Customization

We have shown in the previous sections how to reproduce our results through a Python (Jupyter) script or command line interface. In this section, we focus on extending our benchmark to more datasets and backbone models.

Note

We have also tried to modulate the UQ methods. However, it seems that most of their implementations are deeply entangled with the model architecture and training process. Therefore, we only provide a limited selection of UQ methods in MUBen and leave its extension to the community.

Customize dataset

Prepare the dataset

Training the backbone/UQ methods with a customized dataset is quite straightforward. If you want to test the UQ methods on your own dataset, you can organize your data as pandas.DataFrame with three keys: ["smiles", "labels", "masks"]. Their types are shown below.

{
  "smiles": list of `str`,
  "labels": list of list of int/float,
  "masks": list of list of int/float (with values within {0,1})
}

Here, mask=1 indicates the existence informative label at the position and mask=0 indicates the missing label.

Note

You should store your molecules using smiles even if you choose other descriptors such as 2D and 3D graphs. The graphs or RDKit features could be constructed during data pre-processing within the training process.

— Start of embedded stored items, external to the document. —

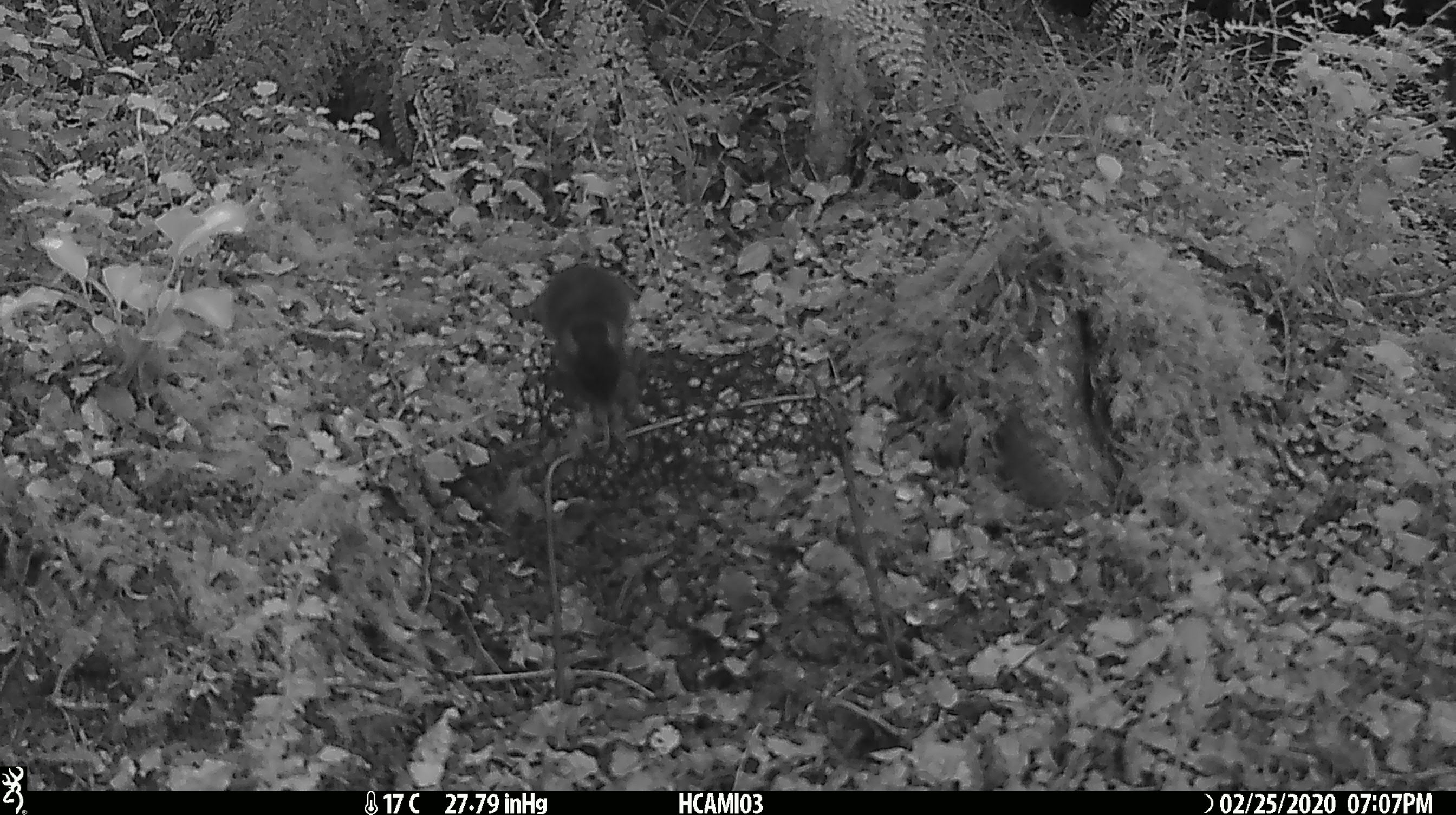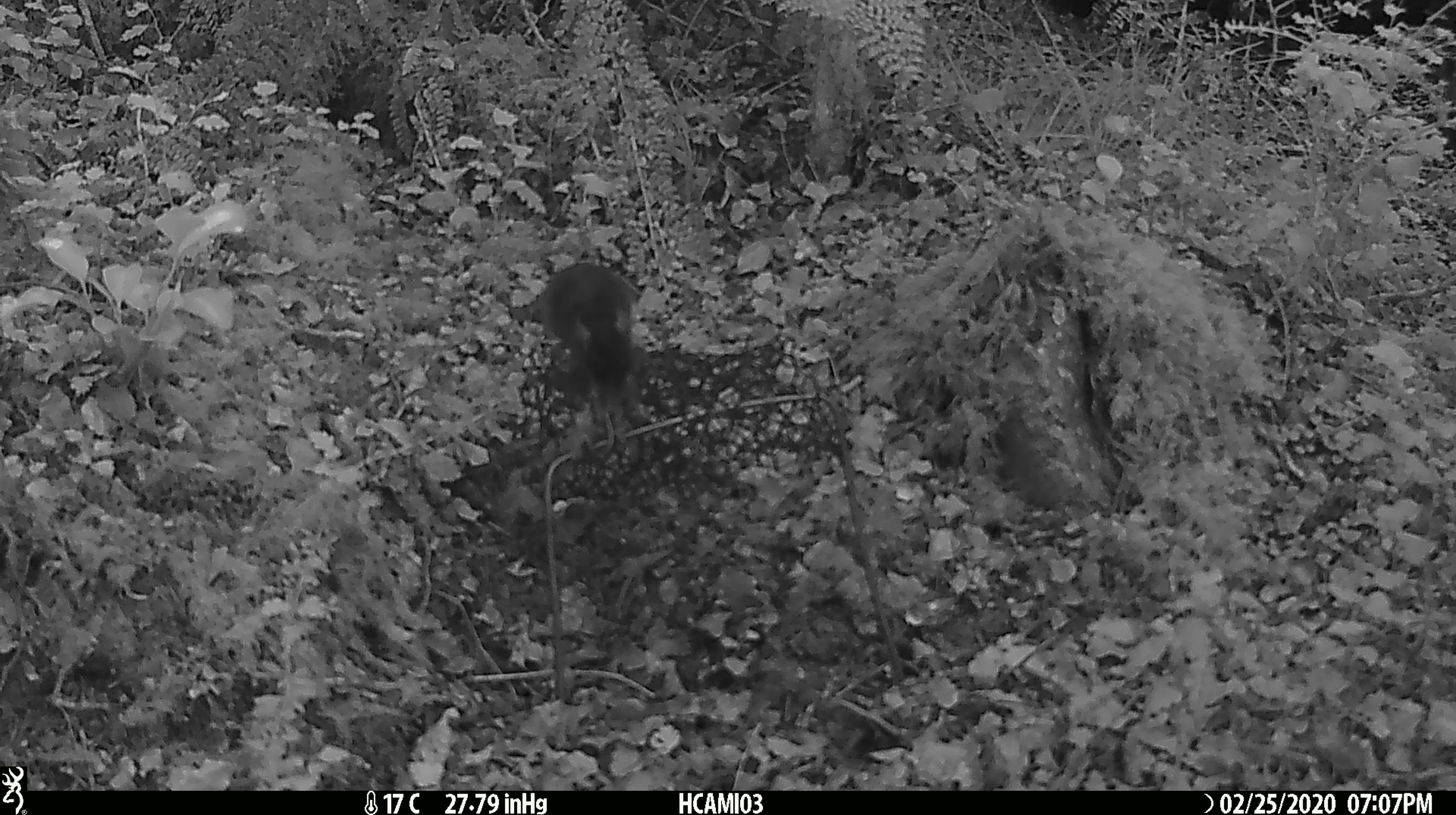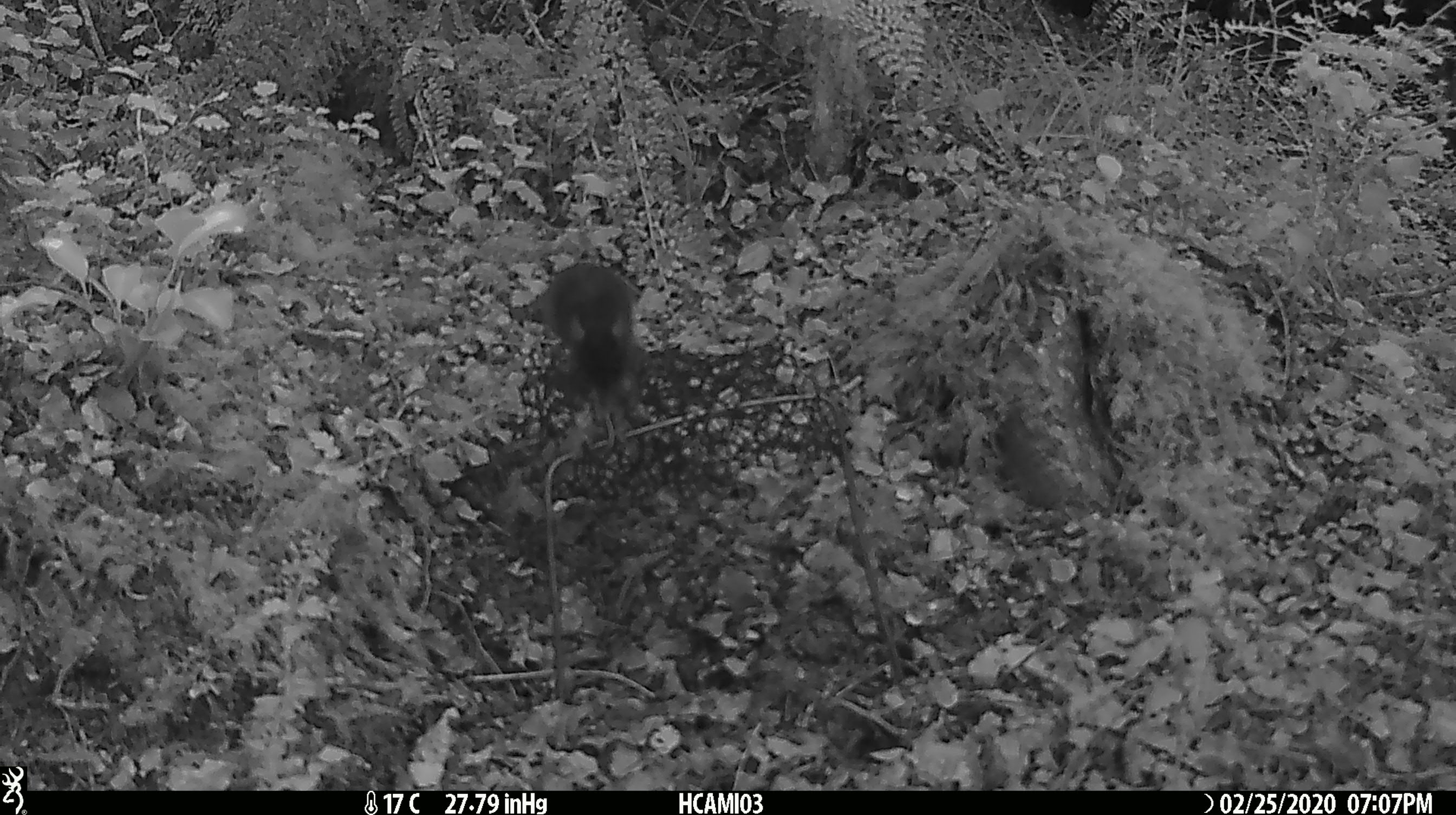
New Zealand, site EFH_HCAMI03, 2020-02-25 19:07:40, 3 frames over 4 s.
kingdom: Animalia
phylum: Chordata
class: Mammalia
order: Rodentia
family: Muridae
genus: Mus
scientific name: Mus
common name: mouse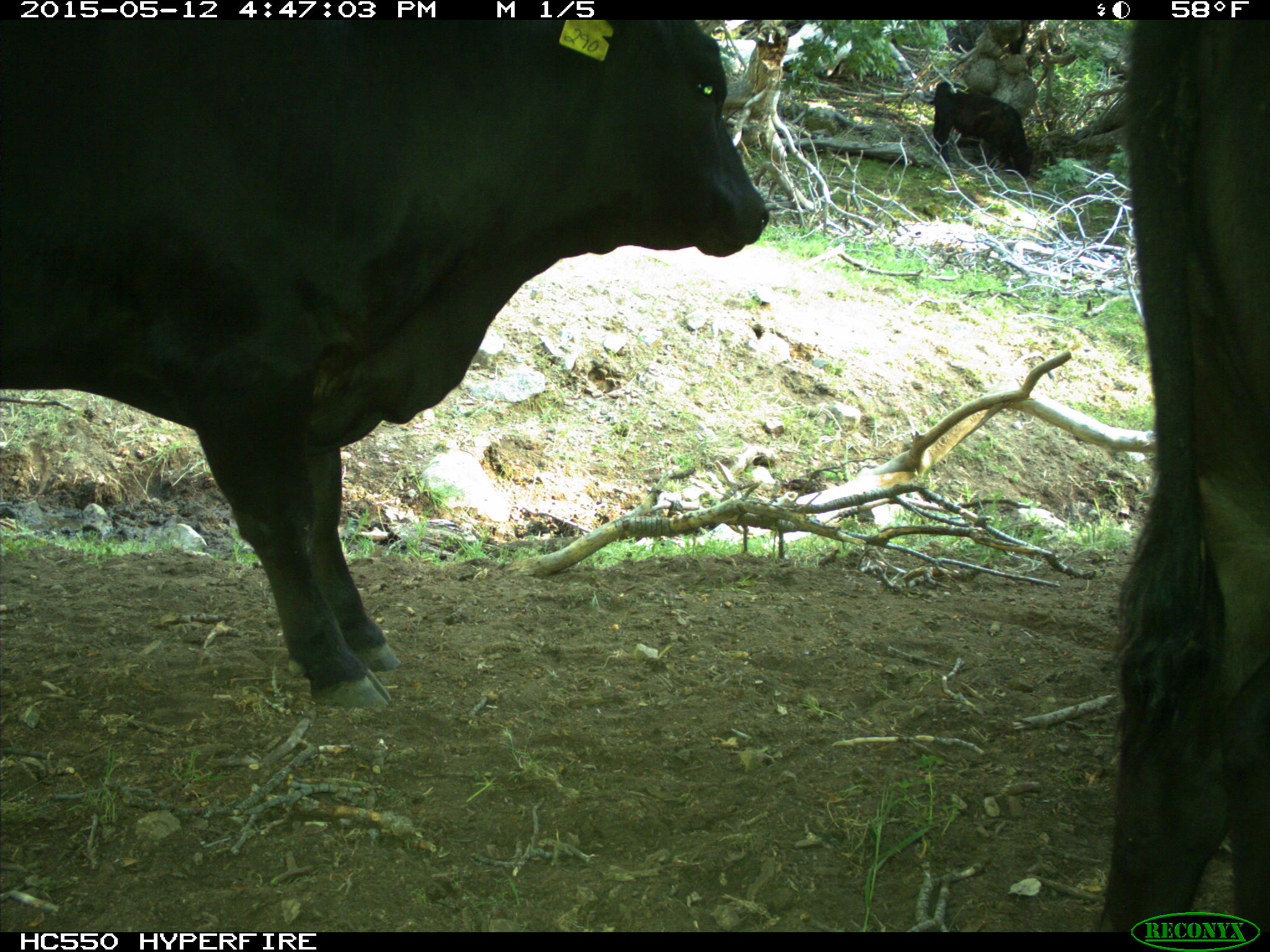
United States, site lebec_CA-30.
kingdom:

The training, validation, and test partitions should be stored as train.csv, valid.csv, and test.csv files respectively in the same folder. The .csv files should be accompanied by a meta.json file within the same directory. It stores some constant dataset properties, e.g., task_type (classification or regression), n_tasks, or classes ([0,1] for all our classification datasets). For the customized dataset, one required property is the eval_metric for validation and testing (e.g., roc-auc, rmse, etc.).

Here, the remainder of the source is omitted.